(THE TASK)
Each line below must be set down exactly; omit any image you find.

START THE DATA

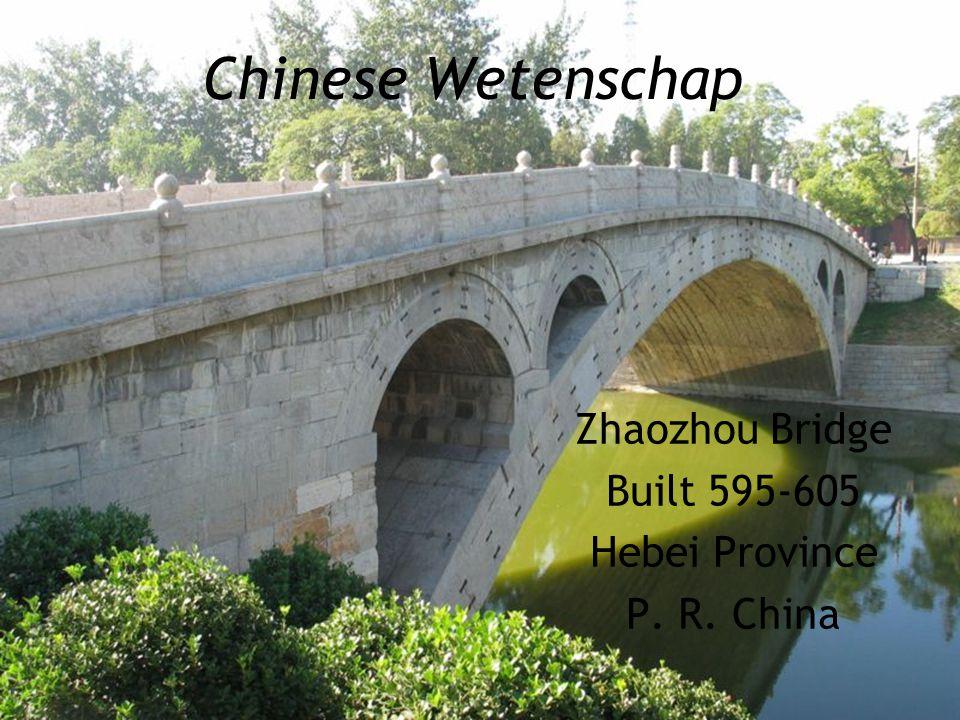 Chinese Wetenschap Zhaozhou Bridge Built 595-605 Hebei Province P. R. China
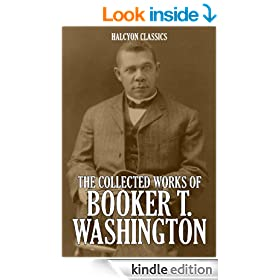 The Collected Works of Booker T. Washington (Unexpurgated Edition) (Halcyon Classics)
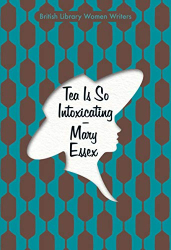 Mary Essex: Tea is So Intoxicating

END THE DATA

(WRITTEN RESPONSE)
 Chinese Wetenschap Zhaozhou Bridge Built 595-605 Hebei Province P. R. China
 The Collected Works of Booker T. Washington (Unexpurgated Edition) (Halcyon Classics)
 Mary Essex: Tea is So Intoxicating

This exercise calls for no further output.